Shipibo-Konibo: retratos de mi sangre

In mostra le fotografie del fotografo peruviano David Díaz, che documentano volti, tradizioni e paesaggi della comunità amazzonica Shipibo. La mostra è promossa dall'Ambasciata del Perù in Italia, in collaborazione con l'IILA.

Quando il tuono non aveva nome, la grandezza si vestiva di verde e i fiumi non erano diventati autostrade d'acqua, essi erano già lì. Parlavano il linguaggio dell'acqua. Decifravano le loro chiavi. Lottavano tra il silenzio e il sangue. Tremila anni fa decisero di popolare un bosco a 15 chilometri da Puka Allpa o terra rossa (Pucallpa, in quechua) e di quei giovani dalla pelle di rame che trasformavano il fango tremolante in anfore e vasi, che trasformavano un tronco cavo in cerbottana e le ossa dell'ara blu in proiettili di necessità mortale, rimane tutto.

Tra l’altro, perché hanno mantenuto una fedeltà incrollabile alla loro cosmovisione originale, ai loro modelli etnografici, alla profondità del loro mondo spirituale.
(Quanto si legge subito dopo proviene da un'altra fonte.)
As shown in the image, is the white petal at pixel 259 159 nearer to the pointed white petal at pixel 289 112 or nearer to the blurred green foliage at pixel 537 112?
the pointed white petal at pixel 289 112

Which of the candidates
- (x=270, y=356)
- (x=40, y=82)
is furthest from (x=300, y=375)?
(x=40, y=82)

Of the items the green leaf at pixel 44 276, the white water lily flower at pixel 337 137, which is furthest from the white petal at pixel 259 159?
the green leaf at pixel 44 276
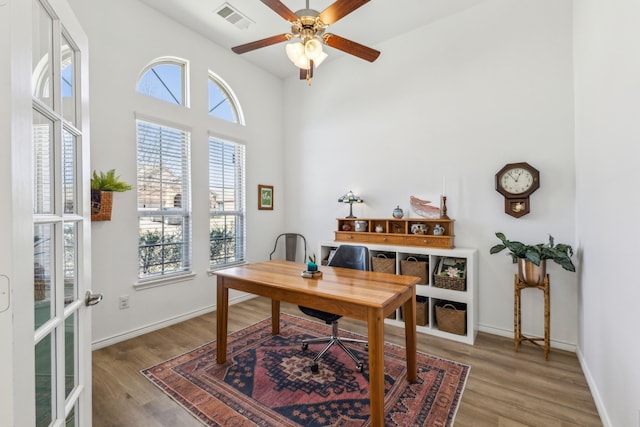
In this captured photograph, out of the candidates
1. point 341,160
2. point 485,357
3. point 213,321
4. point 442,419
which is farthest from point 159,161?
point 485,357

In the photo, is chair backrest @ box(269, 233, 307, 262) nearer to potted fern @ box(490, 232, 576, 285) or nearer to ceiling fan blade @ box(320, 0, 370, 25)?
potted fern @ box(490, 232, 576, 285)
Formando piccoli villaggi sulle rive del fiume Ucayali e dei suoi affluenti, la famiglia filogenetica Shipibo-Konibo costituisce attualmente una massa rispettabile di 32.000 cittadini distribuiti in 150 comunità.
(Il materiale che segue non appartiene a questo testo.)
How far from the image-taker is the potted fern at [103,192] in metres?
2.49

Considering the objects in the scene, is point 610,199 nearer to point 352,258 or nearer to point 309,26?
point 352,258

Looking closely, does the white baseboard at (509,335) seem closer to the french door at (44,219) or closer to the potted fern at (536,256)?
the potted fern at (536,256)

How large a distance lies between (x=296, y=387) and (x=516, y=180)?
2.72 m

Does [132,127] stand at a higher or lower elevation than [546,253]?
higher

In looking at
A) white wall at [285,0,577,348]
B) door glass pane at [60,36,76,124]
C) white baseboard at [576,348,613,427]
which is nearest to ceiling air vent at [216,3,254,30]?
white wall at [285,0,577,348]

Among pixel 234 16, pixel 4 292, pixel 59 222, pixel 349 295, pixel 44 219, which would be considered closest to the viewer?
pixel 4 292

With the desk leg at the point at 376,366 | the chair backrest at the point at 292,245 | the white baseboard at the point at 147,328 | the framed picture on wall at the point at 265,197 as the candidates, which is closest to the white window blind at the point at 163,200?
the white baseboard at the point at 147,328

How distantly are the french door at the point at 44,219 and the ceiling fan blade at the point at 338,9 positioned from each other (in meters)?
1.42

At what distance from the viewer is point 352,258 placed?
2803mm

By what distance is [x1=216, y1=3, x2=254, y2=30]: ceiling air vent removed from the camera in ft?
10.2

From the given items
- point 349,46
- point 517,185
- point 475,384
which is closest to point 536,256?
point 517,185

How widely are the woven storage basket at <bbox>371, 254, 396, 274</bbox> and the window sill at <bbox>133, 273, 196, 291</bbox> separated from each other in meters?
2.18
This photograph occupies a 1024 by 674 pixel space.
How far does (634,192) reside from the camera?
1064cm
Uno di loro è David Díaz, ha 30 anni e solo otto anni fa ha acquistato la sua prima macchina fotografica. “Quel giorno, il mio cuore batteva forte e non mi sono mai staccato da quell'apparecchio, tanto che dormivo abbracciato alla mia macchina fotografica”, ricorda. Ha poi intrapreso una splendida curva di apprendimento. Ha appena vinto il premio Maravillarte per una fotografia scattata a casa sua. In essa si vede un gruppo di donne Shipibo che si sistemano la frangia e si dipingono le labbra. Questa è una delle opere che compongono “Ritratti dal mio sangue”, un’attenta immersione nell’intimità della loro comunità ancestrale. Filatrici che lavorano la loro arte con tinture naturali e argilla su tela tocuyo. Madri che riconfigurano i crani dei loro figli con assi di legno con tavole di legno a fini strettamente estetici. Bambini che sguazzano nelle lagune formate dall’innalzamento delle acque dell’Ucayali. I guaritori del passato che esercitano la loro sapienza erboristica. E, come sfondo, la densità di tutto ciò che è verde intrappolato nel bianco e nero di una foresta inedita.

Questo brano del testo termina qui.